После этого я еще много раз любовался лунными ночами в Пхулкии-Бойхар – например, в середине месяца пхалгу́н[21], когда всё вокруг словно укрыто цветистым ковром из цветов дудхли, доносимый ночным ветерком нежный аромат которых я жадно вдыхал, – и всякий раз меня неизменно удивляло то, как необыкновенно прекрасен может быть лунный свет и какое чувство смятения он может порождать в душе. И как я только не замечал всего этого, когда жил в Калькутте! Не стану описывать те лунные ночи, что мне довелось увидеть в Пхулкии-Бойхар, мне это не под силу: тому, кто не созерцал такого рода красоту своими глазами, будет недостаточного простого рассказа или описания, чтобы почувствовать ее, – это бескрайнее небо, это безмолвие, это одиночество, эти устремляющиеся к горизонту леса. Хотя бы раз в жизни стоит полюбоваться красотой такой ночи, а тот, кому не удалось этого сделать, всё равно что навсегда лишился возможности познакомиться с одним из невиданных и чудесных творений Бога.

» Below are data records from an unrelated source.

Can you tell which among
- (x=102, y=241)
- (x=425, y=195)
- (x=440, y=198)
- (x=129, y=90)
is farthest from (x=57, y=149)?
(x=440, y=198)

Однажды под вечер, возвращаясь из разведывательного лагеря в Аджмабаде, я сбился с пути и заблудился в лесу. Земля здесь не была равнинной: высокие, поросшие деревьями и кустарниками песчаные холмы сменялись небольшими ущельями, всюду росла зелень. Я взобрался на один из холмов и осмотрелся вокруг в надежде разглядеть яркий флаг Ханумана, что красовался на крыше нашей конторы, но его не было видно, лишь только волнистые холмы перемежались с зарослями тамариска и сахарного тростника да изредка можно было увидеть рощи из дерева сал и аcан. После двух часов бесплодных блужданий, так и не выйдя на нужную дорогу, я вдруг подумал, почему бы не попробовать идти по звездам. Было лето, Орион висел практически над головой, но я так и не понял, откуда пришел. Большую Медведицу отыскать мне также не удалось, поэтому, оставив попытки ориентироваться по звездам, я просто отпустил поводья и позволил лошади идти, куда ей захочется. Мили через две в глубине лесной чащи показался свет, я поехал на него и вскоре оказался на небольшой расчищенной от леса площадке примерно в двадцать квадратных футов, на которой расположилась низенькая соломенная хижина. Несмотря на то, что было лето, перед хижиной горел костер, немного поодаль от него сидел какой-то мужчина и был чем-то занят.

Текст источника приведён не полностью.